DIGITAX is a new ICTD research programme aimed at generating knowledge and evidence to support governments in overcoming the challenges and leveraging the opportunities of the rapid expansion of mobile money and other digital financial services (DFS), as well as the increased relevance of digital IDs across Africa and other lower-income countries.

The programme recently published three working papers examining the benefits and challenges new technologies present when applying them to tax policies & collection methods.

In The Promise and Limitations of Information Technology for Tax Mobilisation, authors Oyebola Okunogbe and Fabrizio Santoro describe the potential that information technology provides for tax mobilisation, as well as the challenges that still exist in low- and middle-income countries and which prevent them from reaping the benefits that new technologies can offer.

In the paper, Okunogbe and Santoro delve into how technology can be a powerful tool for understanding the tax base. Tax authorities can use technology-based tools to collect information to identify taxable entities, while also using it to collect information on the tax liability.

Technology can also be used to improve service delivery to taxpayers, even reducing the level of in-person interactions between taxpayers and tax officials, thus diminishing opportunities for extortion and collusion. Moreover, technology can contribute to strengthening the capacity for tax monitoring.

Okunogbe and Santoro conclude that no matter how sophisticated an IT system is, it is only effective as long as its users can employ it. On the one hand, taxpayers may be hesitant to use technology tools due to lack of information and trust, security concerns or high costs of adoption.

On the other hand, tax officials may not maximise the use of IT tools due to lack of skills and training, or may actively resist it to avoid losing the private benefits they received from the influence they had under a manual system. The paper’s authors also found that technology reform must not be a stand-alone project but should be part of a broad institutional strategy, where complementary reforms are designed. It requires a clear sequencing of reforms to avoid redundancies and disorder.

The effective use of digital technology in tax administration

In the second working paper published by DIGITAX, authors Fabrizio Santoro, Laura Munoz, Wilson Prichard & Giulia Mascagni examine key questions that are relevant for research and policy development to make more effective use of digital technology in tax administration in Africa and lower income countries (LICs).

Titled Digital financial services and digital IDs: What potential do they have for better taxation in Africa?, the paper delves into how digital financial services and digital IDs can help African revenue authorities improve their performance in a number of core functions. Among these functions, technologies can help identify and communicate with taxpayers more easily, thanks to higher-quality data on taxpayer profiles; reduce compliance costs and assist taxpayers to comply by means of digital payments; as well as enforce and monitor compliance through access to better information.

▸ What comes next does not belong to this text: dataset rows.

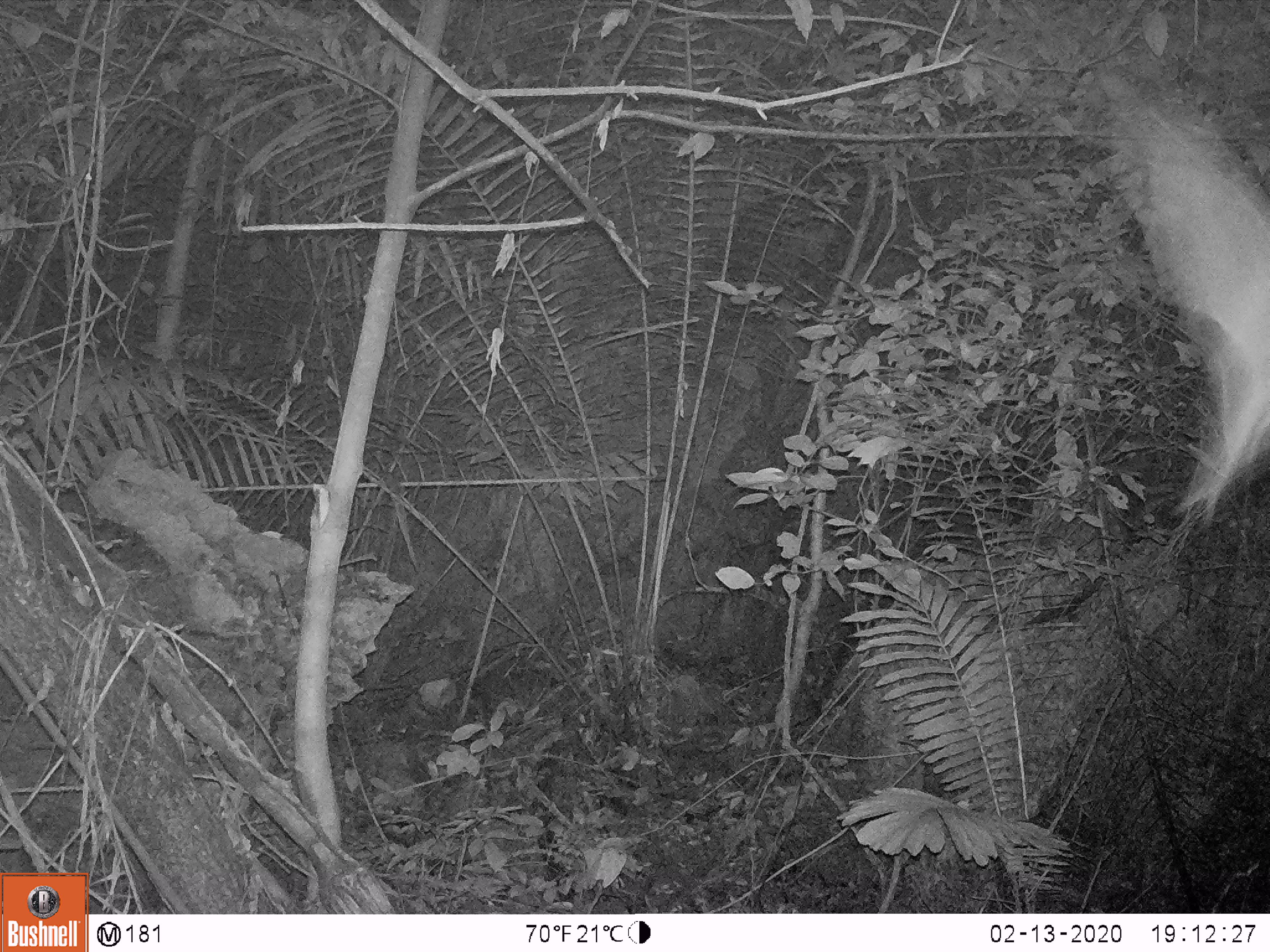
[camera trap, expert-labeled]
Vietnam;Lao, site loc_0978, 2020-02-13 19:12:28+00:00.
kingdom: Animalia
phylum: Chordata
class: Mammalia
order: Chiroptera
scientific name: Chiroptera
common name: bat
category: unidentified bat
Unidentified bat (bat) (Chiroptera). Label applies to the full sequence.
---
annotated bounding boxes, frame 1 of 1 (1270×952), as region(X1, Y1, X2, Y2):
unidentified bat: region(1091, 61, 1270, 516)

In addition, significant benefits, ranging from increased transparency and reduced corruption in the tax system, can come from higher-quality data produced by DFS and digital IDs. While the potential is clear, what are the barriers to achieving these outcomes?

The paper looks to answer three important questions which remain largely unanswered in existing literature:

  1. What is the nature and potential of these new technologies in the context of LICs specifically, given their unique economic structures, capacity, and patterns of usage?
  2. Given the relative lack of evidence relating to DFS, digital IDs and taxation, what can we learn from the use of existing data and technology in LIC tax administrations? What does this experience tell us about the potential of using other sources of data (such as DFS) to improve tax administration?
  3. How can tax administrations make the best use of DFS and digital IDs in the future?

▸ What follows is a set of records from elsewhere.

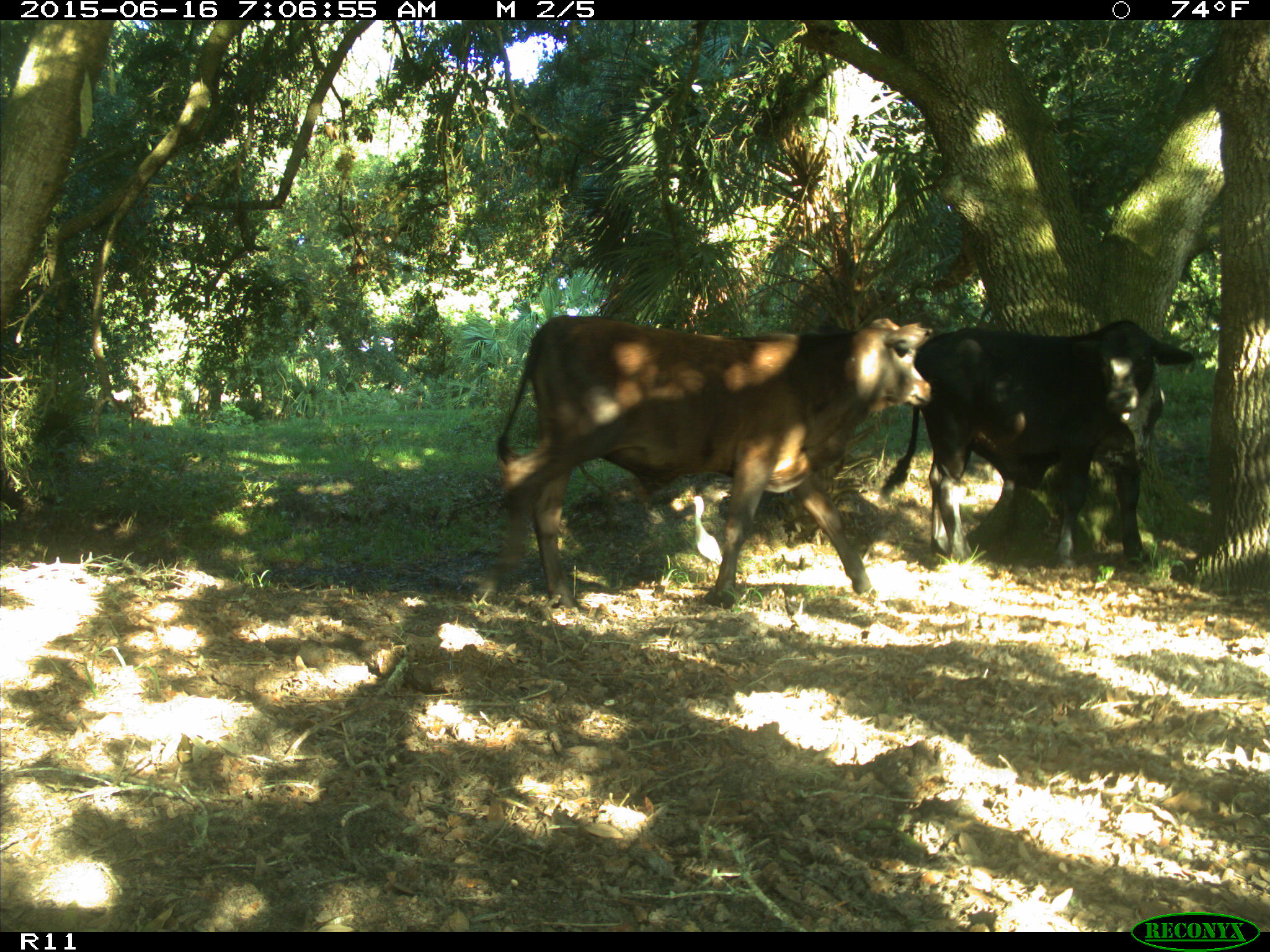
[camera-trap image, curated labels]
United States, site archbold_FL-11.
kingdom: Animalia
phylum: Chordata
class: Mammalia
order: Artiodactyla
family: Bovidae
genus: Bos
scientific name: Bos taurus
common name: domestic cow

Taxing digital financial services

Last but not least, the third working paper published by DIGITAX, Should Governments Tax Digital Financial Services? A Research Agenda to Understand Sector-Specific Taxes on DFS, looks at the core principles of good taxation and presents the existing debate around whether taxes on DFS observe them. It explains why understanding the landscape of financial services is essential to designing suitable tax policies and lays out a framework for developing the necessary analysis of the impacts of taxes on DFS. It also highlights the importance of better understanding the processes that give rise to these taxes.

There is intense debate surrounding taxes on digital financial services. This reflects the high stakes, as well as significant disagreements, over the rationale for these taxes and their likely impacts. Service providers and users argue that these taxes impose an undue burden on DFS services and suppliers, all while governments are looking for new revenue sources.

More evidence will make it possible to better understand the implications of new taxes across distinct groups and distinct financial services, assess the broader rationale for specific taxes on DFS, facilitate dialogue among different stakeholders and support evidence-based policy making more broadly.